*THE PROBLEM*
In the data, find the word "Vietnam" and copy out every line that has it.

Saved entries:
----

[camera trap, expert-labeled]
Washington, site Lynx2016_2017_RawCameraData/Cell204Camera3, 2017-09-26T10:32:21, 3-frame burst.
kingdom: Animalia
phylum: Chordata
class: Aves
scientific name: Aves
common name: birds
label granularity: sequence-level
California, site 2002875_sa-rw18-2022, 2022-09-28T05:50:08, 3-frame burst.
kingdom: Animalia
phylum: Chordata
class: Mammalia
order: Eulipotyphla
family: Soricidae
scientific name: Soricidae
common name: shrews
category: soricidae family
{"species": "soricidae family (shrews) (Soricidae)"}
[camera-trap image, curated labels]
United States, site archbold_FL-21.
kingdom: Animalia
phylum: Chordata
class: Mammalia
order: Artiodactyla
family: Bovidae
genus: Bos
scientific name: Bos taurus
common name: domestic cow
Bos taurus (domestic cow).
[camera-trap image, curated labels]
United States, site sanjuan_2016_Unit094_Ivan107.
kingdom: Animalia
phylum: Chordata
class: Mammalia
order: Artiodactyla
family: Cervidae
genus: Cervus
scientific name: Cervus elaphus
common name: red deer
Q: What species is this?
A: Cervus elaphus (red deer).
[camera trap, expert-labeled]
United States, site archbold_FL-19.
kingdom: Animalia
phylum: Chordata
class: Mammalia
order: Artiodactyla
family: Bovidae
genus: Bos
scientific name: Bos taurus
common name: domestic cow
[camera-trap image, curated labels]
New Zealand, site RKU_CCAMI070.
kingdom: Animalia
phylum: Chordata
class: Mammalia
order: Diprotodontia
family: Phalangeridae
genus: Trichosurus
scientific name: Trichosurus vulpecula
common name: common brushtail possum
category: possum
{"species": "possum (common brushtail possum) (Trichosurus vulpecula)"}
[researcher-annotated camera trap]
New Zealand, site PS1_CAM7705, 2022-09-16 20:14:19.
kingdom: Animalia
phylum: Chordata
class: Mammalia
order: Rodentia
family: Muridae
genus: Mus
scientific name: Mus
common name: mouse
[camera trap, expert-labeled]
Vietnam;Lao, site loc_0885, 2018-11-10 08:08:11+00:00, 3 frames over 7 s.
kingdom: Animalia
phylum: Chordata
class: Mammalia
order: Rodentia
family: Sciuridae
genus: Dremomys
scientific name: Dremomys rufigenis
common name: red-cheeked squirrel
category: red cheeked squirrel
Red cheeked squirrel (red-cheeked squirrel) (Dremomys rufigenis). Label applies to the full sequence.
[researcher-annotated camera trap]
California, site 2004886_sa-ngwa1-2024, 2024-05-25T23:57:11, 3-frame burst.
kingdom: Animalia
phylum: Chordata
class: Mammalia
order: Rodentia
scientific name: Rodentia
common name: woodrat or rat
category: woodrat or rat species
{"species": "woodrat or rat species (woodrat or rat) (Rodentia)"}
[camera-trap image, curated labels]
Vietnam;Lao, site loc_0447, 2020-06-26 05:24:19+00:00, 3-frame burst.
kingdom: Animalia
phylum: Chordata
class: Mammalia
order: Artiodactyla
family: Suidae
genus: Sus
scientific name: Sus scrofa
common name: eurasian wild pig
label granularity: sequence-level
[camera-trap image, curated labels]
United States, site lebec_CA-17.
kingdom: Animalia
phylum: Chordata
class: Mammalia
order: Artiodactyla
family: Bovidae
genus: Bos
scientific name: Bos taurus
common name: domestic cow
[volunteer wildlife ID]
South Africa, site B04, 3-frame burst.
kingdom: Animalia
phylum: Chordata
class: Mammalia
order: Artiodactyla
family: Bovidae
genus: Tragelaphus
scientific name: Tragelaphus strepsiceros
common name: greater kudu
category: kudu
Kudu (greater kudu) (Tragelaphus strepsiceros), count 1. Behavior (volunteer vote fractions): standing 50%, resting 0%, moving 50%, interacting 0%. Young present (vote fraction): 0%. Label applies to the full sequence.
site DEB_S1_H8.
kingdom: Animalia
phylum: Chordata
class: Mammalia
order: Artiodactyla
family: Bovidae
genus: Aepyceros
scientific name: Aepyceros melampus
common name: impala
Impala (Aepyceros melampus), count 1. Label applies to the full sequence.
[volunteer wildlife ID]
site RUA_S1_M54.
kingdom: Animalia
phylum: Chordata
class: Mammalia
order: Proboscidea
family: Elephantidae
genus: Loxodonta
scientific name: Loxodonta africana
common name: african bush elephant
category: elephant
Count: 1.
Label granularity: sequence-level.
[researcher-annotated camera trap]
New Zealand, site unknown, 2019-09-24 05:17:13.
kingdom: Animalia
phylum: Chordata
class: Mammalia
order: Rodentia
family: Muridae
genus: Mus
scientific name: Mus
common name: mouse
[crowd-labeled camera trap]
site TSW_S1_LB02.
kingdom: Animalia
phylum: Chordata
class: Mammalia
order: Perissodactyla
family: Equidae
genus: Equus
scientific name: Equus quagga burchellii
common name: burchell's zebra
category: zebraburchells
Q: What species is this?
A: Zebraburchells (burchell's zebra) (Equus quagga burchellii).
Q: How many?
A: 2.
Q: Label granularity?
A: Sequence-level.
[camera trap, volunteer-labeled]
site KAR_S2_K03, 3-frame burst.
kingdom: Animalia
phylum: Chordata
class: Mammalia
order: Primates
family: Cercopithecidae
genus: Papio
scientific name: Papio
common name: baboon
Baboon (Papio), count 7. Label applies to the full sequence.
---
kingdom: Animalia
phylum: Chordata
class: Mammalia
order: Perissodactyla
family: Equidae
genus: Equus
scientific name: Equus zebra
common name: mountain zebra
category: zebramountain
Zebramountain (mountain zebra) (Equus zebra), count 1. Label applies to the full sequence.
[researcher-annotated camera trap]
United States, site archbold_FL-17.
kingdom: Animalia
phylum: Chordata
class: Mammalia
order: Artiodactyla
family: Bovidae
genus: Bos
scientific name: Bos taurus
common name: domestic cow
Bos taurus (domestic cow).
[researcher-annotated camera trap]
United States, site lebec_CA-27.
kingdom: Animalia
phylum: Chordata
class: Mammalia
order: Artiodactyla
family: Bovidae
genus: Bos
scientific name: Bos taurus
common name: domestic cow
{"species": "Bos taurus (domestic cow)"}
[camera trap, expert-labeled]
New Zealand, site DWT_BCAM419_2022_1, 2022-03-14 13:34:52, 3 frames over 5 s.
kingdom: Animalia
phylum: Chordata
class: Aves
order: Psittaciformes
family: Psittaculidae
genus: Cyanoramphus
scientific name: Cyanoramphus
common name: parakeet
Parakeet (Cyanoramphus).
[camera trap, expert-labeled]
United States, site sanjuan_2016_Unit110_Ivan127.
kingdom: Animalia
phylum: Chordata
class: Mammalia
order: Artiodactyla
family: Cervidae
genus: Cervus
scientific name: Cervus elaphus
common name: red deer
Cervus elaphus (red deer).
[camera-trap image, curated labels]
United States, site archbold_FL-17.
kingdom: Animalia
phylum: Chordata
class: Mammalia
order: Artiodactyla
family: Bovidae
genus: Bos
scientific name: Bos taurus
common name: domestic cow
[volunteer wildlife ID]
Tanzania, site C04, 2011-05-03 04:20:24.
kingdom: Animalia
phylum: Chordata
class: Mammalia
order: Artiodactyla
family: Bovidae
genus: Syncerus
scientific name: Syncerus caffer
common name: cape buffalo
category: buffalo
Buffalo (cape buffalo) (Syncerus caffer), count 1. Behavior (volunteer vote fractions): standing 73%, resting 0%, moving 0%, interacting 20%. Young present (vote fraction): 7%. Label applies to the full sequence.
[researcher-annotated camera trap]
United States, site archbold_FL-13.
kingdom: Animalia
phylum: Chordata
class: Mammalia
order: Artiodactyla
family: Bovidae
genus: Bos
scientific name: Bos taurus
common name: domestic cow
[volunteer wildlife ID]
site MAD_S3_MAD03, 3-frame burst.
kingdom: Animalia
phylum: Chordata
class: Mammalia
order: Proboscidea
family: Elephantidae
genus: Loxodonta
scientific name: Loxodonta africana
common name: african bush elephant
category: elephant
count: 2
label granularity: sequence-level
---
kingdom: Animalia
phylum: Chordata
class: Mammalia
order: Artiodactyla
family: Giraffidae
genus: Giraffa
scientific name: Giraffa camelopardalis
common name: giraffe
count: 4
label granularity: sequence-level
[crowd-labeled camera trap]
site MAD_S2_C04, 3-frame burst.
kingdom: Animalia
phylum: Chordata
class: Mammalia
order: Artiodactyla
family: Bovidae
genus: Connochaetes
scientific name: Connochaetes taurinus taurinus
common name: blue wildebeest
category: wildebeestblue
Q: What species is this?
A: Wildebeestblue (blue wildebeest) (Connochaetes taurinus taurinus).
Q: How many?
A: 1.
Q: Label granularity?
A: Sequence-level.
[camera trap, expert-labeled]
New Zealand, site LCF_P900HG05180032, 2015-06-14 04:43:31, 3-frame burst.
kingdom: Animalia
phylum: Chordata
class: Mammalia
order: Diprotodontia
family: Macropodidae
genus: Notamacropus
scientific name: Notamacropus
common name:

----

*RESPONSE TO THIS EXERCISE*
Vietnam;Lao, site loc_0885, 2018-11-10 08:08:11+00:00, 3 frames over 7 s.
Vietnam;Lao, site loc_0447, 2020-06-26 05:24:19+00:00, 3-frame burst.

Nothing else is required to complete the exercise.